Dennoch ist die IT-Abteilung dem von der Finanzabteilung möglicherweise verhängten Sparzwang nicht bedingungslos ausgeliefert. Capgemini empfiehlt eine vielleicht nicht ganz neue strategische Ausrichtung: “Die Zahlen zeigen, dass die IT in diesem Jahr Innovationen auf den Weg bringen muss, die kritisch für die Wettbewerbsfähigkeit des Unternehmens sind. Es geht nicht mehr nur darum, mit Hilfe von IT effizienter zu werden, sondern die Entwicklung neuer Produkte und Services für Kunden zu unterstützen“, kommentiert Dr. Peter Lempp, COO für Package Based Solutions bei Capgemini.

Effiziente Prozesse und flexible Transaktionsbeziehungen zu Lieferanten

Um sicherzustellen, dass Unternehmen für zukünftiges Wachstum gewappnet sind, benötigen sie in Zeiten globaler Märkte möglichst effiziente, einfache und flexible Transaktionsbeziehungen zu ihrem internationalen Lieferantenstamm. Der Effizienz stehen in vielen Unternehmen noch uneinheitliche Datenformate, sich verändernde gesetzliche Anforderungen und eine zersplitterte Lieferantenbasis entgegen.

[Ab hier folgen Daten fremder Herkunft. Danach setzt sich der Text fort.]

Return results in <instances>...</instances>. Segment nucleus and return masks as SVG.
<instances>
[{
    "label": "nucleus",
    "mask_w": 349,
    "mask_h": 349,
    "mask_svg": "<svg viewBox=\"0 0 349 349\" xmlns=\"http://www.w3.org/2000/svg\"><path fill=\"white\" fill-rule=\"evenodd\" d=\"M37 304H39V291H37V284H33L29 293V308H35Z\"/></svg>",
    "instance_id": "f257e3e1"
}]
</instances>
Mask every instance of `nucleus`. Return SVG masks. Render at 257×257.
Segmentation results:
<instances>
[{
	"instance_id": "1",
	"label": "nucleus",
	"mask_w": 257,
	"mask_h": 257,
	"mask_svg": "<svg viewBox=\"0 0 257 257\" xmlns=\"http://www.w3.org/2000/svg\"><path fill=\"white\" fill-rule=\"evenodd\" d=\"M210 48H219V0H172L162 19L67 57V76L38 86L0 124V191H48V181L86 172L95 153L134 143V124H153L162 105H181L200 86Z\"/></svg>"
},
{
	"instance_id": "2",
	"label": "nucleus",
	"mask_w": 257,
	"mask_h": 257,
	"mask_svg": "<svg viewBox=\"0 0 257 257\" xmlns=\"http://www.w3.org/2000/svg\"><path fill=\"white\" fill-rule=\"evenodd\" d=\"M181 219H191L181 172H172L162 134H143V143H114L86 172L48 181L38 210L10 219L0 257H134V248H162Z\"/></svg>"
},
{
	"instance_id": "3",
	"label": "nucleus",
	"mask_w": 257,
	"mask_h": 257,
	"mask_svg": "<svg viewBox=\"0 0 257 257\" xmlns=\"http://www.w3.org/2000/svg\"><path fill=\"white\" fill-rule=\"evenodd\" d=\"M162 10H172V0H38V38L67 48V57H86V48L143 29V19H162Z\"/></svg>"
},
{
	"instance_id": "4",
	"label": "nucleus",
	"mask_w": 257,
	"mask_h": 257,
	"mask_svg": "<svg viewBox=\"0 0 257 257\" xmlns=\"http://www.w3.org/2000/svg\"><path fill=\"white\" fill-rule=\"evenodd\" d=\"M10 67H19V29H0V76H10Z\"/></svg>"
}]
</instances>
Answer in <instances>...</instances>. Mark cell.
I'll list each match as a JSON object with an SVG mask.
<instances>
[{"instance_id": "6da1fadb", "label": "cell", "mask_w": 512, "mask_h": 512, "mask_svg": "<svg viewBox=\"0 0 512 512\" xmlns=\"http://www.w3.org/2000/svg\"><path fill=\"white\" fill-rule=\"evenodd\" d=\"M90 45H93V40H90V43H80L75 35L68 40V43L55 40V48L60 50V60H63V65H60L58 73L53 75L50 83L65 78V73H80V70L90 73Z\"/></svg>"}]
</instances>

“Offene Handelsplattformen ermöglichen es Unternehmen jeder Größe, Geschäfte elektronisch abzuwickeln”, so Frank Wuschech, Geschäftsführer bei Basware. “Im vergangenen Jahr erreichte beispielsweise Toshiba TEC Germany in der Rechnungsbearbeitung Kosteneinsparungen um bis zu 75 Prozent durch die Umstellung auf E-Invoicing.”